For 15 years, some 30 megahertz of spectrum in the 2.3 GHz band was underused.
Though it was auctioned to wireless providers, they couldn’t use the spectrum efficiently without interfering with their neighbors, satellite digital radio and the aviation industry.
Now, the largest wireless communications services (WCS) licensee on the band, AT&T, has come to an agreement on how to use the spectrum to minimize interference with its neighbors, especially SiriusXM, and the FCC today voted to amend its rules governing WCS services in the 2.3 GHz band to reflect the update.
The action frees up some 30 MHz of spectrum for wireless broadband service while protecting satellite radio from harmful interference, according to FCC commissioners who spoke at Wednesday’s meeting.

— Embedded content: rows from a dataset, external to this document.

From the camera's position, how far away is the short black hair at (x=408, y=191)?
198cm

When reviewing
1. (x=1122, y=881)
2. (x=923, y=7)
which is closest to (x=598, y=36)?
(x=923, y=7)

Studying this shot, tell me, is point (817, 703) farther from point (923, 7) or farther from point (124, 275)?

Commissioner Robert McDowell, who invoked Star Trek in his vote, said, “We are adapting old rules and creating new ones” to facilitate the deployment of mobile broadband. The action ends a long-standing interference issue “putting to use valuable spectrum that has been wasted or under-utilized for years.”
The action is the FCC’s version of Star Trek’s “Prime Directive,” according to McDowell, allowing the agency to protect its licensees from harmful interference.
His colleague, FCC Commissioner Jessica Rosenworcel, agreed the action is built upon a private sector solution that ends 15 years of arguments. It includes a coordination agreement between AT&T and SiriusXM both to minimize interference and to mitigate harmful interference to satellite radio should that occur.